Lodato admits to only eight years’ experience on the Allagash. It shows. He has the river length at 92 miles, when that is the overall waterway length; the river portions of the waterway combine for just under one half of that total.
Lodato bemoans recognition of a footpath near John’s Bridge which has been in use for 40 years, six years previous to the waterway’s recognition as a legal entity and obviously in use for 32 years before her first visit. Lodao claims this access point “threatens traditional use of the Allagash.”
Access at this point is just as much a part of Allagash tradition as the state-sponsored shuttle service around Chase Rapids for those too timid to try some of the easiest Class II water in the nation. (Last July I did Chase Rapids solo and was lunching at Bissonette Bridge when a woman dove up. She was waiting for her two sons to run the rapids. They were 12 and 10. They were doing the rapids for the second time that morning just for the fun of it.)
In praising the very real beauty and allure of the waterway Lodao writes, “[T]he Allagash is the only river in the East on which one can take a multi-day canoe trip in a remote area…” Does she also tell this to Lodao’s paying customers? How wrong the writer is and how misleading the remarks.
She overlooks the much wilder, more remote, and far longer St. John which is a true wilderness challenge. Compare the Allagash’s 43 or so combined miles of very easy moving water with the 75 to 80 continuous and often very challenging St. John miles from Baker Lake to Dickey. But the St.

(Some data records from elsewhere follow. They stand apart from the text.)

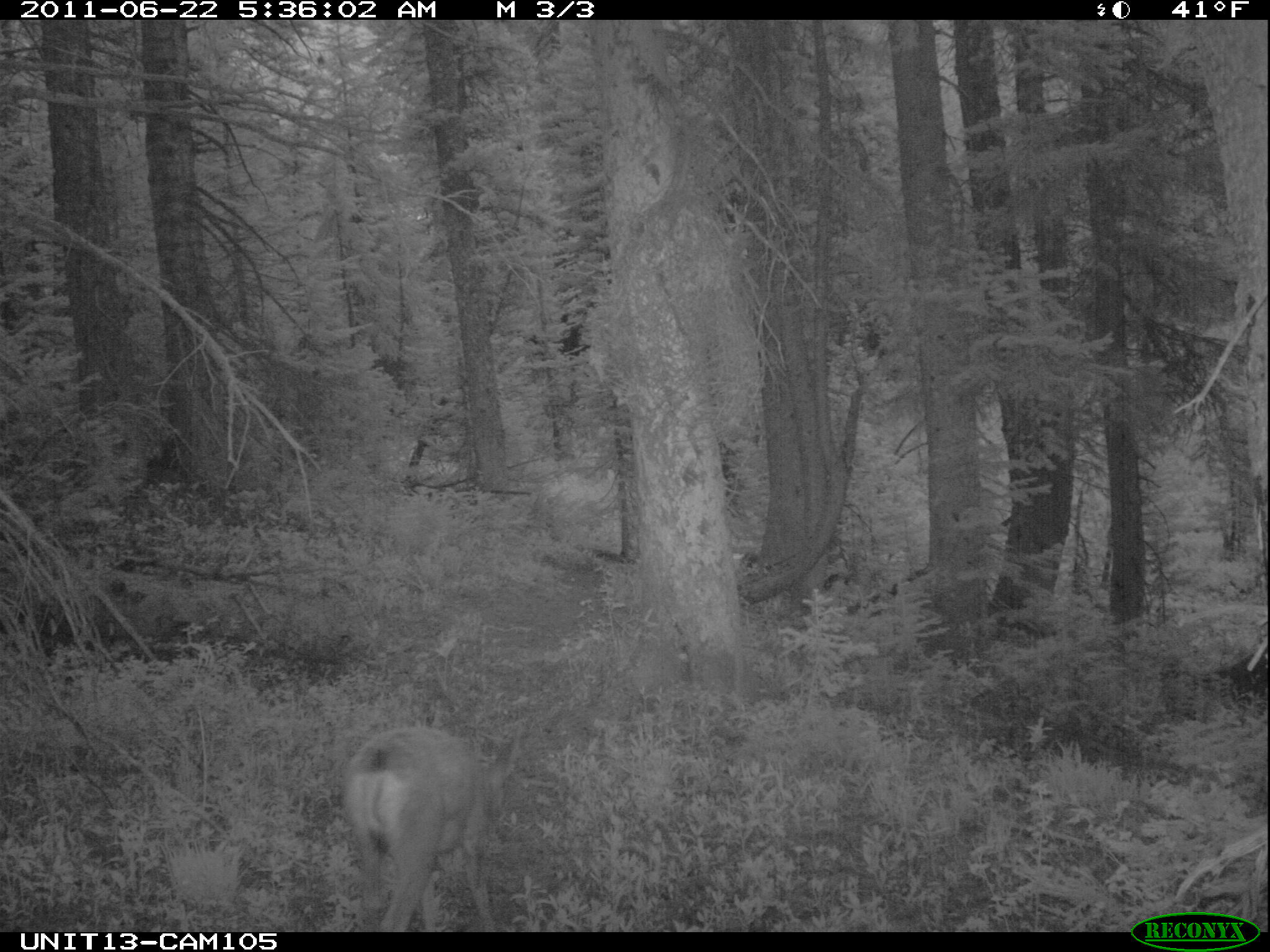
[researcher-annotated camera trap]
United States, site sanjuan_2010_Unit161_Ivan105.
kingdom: Animalia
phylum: Chordata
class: Mammalia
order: Artiodactyla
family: Cervidae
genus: Odocoileus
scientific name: Odocoileus hemionus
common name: mule deer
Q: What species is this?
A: Odocoileus hemionus (mule deer).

John’s canoeable season, and hence its limited economic potential for Lodato, is usually during spring high water.
Lodato mentions the 1966 approval of a bond issue to finance the legal entity which had been famous for generations as The Allagash. That bond issue, and its accompanying statute, created nothing except the vehicle for state management. The waterway was a century old, at least, in 1966.
Should Lodato or anyone else check the press of 1965 to 1966 they will find loud bickering over whether this would be a wise thing. A goodly portion of those who voted for the referendum did so only to keep federal hands off the state of Maine and its woodlands. Far better, they thought then, to duke it out amongst ourselves without any ham-handed meddling “from away.”
That stance has been the state’s salvation in keeping and managing the Allagash as it is today.
Last year the state removed one access point on the waterway, yet this development has gone unacknowledged by those who claim they alone can prevent loss of the “wilderness spirit.” They, as shown in Lodato’s remarks, look up from reading the waterway statute or from some brochure and speak of “wilderness,” “spirit,” “solace.”
She and they lose sight of the fact that these are abstract, inner qualities. They are not commercial commodities. With regard to the Allagash these qualities come from within the person based on a complete interaction with the waterway itself – wood, wind, water.
It appears the outfitters and guides view the waterway as a commodity for potential customers who are led to a certain expectation (reinforced by too many Disney movies) which is calculated not to bring clients to the waterway but rather to bring the waterway to the clients on a carefully crafted platter.
The waterway I have experienced does not resemble the platters I have seen offered. The waterway is neither a place nor a legal entity. It is a thing alive but only alive as one comes to it accepting fully what is found rather than finding what is expected.
These qualities will never come from mere marks on paper.
Peter M. Hilton lives in Presque Isle.